Greedy Algorithms Scheduling

Greedy Algorithms

Interval Scheduling

The Problem

Given a set of jobs with a start and end time. Find the largest set of jobs such that no two jobs are running at the same time (the jobs are compatible).

Input: A Set of jobs with a start and end time

Output: The largest set of jobs such that all are compatible with each other

Strategy

  • Sort the jobs by end time in ascending order
  • Create an empty set of selected jobs
  • Iterate though the set of jobs
    • If a job is compatible with the current selected jobs then add it
Checking For compatibility
  • keep a record of the last job added
  • if the start time is after, or at the finish time of the last job added the jobs are compatible

The set is compatible with itself and the last job added has the last finish time so any job that occurs after the finish is compatible with the rest fo the set.

Pseudocode

jobs <- The available jobs with .start and .end

jobs = jobs.sort(job.end) // Sort the job by end time in increasing order O(nlogn)
selected = [] // empty set
for( job : jobs ){
    // the first job is added by default
    if (selected.length ==0 || last.finish <= job.start){
        selected.add(job)
        last=job
    }
}
return selected // An array of selected Jobs

Proof

It is necessary to prove that this algorithm generates the most efficient set.

proof by contradiction

  • Assume the set (\(i_1,i_2,i_3...i_n\)) generated by the algorithm is not the most efficient
  • The most efficient set (\(j_1,j_2,j_3...j_m\)) also exists such that the largest \(r\) can be found
  • Select an \(r\) such that \(\forall v < r : i_v = j_v \land i_r \neq j_r\) (r is the largest value such that all pairs before r are equal)
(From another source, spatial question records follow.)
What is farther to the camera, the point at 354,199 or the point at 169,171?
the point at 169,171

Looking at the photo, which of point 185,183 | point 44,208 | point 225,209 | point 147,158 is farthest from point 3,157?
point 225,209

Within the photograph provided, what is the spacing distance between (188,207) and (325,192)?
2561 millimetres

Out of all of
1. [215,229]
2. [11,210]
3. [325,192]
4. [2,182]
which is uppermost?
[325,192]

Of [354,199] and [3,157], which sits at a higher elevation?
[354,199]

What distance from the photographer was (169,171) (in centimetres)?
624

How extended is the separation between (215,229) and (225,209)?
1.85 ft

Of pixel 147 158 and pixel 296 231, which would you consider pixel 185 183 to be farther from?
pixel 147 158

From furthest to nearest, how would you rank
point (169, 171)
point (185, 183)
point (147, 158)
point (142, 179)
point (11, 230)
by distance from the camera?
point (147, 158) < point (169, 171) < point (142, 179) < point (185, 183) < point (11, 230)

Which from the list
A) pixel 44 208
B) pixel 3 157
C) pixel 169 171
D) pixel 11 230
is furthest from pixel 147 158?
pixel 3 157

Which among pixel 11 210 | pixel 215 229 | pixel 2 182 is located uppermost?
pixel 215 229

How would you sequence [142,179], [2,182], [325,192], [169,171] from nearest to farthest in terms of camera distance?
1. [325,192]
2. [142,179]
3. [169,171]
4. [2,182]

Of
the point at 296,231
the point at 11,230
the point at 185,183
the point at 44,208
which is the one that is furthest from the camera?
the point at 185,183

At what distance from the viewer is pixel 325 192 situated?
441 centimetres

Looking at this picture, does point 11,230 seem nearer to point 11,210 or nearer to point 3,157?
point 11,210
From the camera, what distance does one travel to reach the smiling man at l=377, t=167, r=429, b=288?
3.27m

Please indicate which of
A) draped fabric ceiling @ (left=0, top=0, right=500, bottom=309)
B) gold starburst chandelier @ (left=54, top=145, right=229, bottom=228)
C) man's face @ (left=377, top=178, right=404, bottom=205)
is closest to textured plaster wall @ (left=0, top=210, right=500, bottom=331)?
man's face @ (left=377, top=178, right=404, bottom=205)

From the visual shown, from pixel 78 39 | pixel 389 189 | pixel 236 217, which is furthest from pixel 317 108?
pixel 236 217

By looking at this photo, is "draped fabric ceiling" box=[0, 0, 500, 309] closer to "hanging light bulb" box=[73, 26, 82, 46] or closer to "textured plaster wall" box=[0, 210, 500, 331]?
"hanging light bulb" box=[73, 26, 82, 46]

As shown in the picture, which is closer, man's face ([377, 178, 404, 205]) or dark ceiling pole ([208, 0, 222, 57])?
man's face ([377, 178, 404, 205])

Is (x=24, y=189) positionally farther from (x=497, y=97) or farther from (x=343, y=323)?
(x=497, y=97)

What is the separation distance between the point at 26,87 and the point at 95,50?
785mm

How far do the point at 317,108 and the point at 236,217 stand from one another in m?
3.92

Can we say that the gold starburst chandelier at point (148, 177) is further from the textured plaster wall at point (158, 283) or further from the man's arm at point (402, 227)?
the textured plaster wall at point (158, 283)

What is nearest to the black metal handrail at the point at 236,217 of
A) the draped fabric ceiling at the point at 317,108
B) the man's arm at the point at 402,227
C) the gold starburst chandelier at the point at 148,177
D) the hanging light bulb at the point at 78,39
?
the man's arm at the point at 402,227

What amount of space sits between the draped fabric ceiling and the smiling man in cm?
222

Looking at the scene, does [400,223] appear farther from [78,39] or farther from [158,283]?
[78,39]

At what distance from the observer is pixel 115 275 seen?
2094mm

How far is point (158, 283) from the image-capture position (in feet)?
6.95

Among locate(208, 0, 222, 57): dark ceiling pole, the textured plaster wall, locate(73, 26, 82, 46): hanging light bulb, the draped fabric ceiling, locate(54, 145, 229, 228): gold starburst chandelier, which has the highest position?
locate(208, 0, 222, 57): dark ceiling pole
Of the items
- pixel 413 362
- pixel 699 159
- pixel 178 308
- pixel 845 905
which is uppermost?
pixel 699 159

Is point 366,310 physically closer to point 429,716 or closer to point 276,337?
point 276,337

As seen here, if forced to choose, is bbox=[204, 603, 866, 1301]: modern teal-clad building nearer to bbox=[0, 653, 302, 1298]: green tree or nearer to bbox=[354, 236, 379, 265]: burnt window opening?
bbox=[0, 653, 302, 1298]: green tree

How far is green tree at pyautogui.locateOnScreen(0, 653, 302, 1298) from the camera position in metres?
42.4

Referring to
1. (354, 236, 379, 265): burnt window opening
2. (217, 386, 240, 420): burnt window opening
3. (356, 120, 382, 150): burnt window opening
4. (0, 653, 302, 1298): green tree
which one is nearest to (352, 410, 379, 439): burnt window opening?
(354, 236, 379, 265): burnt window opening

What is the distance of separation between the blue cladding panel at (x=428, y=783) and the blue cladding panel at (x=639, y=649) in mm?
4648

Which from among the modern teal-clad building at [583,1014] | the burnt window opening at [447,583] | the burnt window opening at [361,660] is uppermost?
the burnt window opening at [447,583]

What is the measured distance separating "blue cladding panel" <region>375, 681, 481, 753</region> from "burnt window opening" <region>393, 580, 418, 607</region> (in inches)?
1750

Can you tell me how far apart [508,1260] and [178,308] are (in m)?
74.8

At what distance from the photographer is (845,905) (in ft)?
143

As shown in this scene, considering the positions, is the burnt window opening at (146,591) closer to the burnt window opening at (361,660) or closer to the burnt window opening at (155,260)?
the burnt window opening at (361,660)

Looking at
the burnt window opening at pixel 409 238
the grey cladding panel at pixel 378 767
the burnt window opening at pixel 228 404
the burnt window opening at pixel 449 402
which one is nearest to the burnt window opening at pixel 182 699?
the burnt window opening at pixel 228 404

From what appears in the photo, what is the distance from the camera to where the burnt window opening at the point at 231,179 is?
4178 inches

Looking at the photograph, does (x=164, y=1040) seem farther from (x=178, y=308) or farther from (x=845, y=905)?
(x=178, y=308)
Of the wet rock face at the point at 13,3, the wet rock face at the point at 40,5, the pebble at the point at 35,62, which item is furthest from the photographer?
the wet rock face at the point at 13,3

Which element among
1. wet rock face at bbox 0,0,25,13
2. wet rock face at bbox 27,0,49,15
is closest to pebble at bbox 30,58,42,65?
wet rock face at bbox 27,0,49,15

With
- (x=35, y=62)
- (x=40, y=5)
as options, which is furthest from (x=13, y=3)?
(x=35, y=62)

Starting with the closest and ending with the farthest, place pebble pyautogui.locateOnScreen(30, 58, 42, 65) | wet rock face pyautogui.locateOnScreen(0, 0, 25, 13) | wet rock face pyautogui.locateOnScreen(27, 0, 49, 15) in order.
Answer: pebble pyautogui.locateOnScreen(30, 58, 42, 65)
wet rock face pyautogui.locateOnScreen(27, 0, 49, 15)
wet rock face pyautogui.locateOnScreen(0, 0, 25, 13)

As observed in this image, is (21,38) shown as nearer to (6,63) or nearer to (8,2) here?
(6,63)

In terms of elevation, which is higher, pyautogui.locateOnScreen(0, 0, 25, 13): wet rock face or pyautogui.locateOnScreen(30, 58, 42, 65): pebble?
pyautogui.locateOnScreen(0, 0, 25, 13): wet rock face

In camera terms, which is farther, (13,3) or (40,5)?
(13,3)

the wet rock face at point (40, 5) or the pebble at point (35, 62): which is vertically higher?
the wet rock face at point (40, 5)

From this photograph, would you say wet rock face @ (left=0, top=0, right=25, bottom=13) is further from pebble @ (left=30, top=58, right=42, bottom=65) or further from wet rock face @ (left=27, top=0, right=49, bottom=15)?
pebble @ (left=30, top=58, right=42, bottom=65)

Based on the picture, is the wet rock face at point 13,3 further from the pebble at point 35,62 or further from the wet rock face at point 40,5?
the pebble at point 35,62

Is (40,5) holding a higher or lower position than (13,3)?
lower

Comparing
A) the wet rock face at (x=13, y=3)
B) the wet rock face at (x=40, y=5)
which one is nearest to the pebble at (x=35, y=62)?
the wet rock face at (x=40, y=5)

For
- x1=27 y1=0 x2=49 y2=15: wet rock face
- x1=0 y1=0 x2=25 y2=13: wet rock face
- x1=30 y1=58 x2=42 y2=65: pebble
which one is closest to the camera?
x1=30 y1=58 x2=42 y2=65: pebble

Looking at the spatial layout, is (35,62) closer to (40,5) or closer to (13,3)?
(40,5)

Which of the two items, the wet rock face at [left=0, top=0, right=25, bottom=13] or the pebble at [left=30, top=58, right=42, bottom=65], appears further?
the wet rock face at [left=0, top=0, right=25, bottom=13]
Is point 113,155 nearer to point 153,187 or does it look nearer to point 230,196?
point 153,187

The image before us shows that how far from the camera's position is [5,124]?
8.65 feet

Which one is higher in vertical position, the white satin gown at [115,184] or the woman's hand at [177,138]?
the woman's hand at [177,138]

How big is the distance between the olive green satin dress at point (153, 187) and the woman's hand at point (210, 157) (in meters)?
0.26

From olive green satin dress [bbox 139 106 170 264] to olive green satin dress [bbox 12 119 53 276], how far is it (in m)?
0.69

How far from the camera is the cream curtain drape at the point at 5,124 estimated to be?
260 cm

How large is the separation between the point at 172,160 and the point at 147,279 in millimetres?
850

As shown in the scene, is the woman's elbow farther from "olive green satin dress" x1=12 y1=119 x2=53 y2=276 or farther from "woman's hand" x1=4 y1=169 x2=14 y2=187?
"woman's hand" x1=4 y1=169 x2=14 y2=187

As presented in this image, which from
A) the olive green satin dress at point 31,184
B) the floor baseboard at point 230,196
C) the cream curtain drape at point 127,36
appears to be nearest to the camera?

As $i_r$ is selected by the finish first algorithm; no job exists that is compatible with \(\{ i_1...i_{r-1} \}\) and finishes before \(i_r\) so \(j_r\) finishes after or with \(i_r\)

This implies that \(i_r\) can replace \(j_r\) this is contradictory as it goes against the maximality of \(r\)

A more efficient solution can not be found, so the algorithm provides the most efficient solution

Interval Partitioning Problem

Given a set of jobs (intervals) schedule the jobs into the least number of rooms such that at any given time a room only has one job in it.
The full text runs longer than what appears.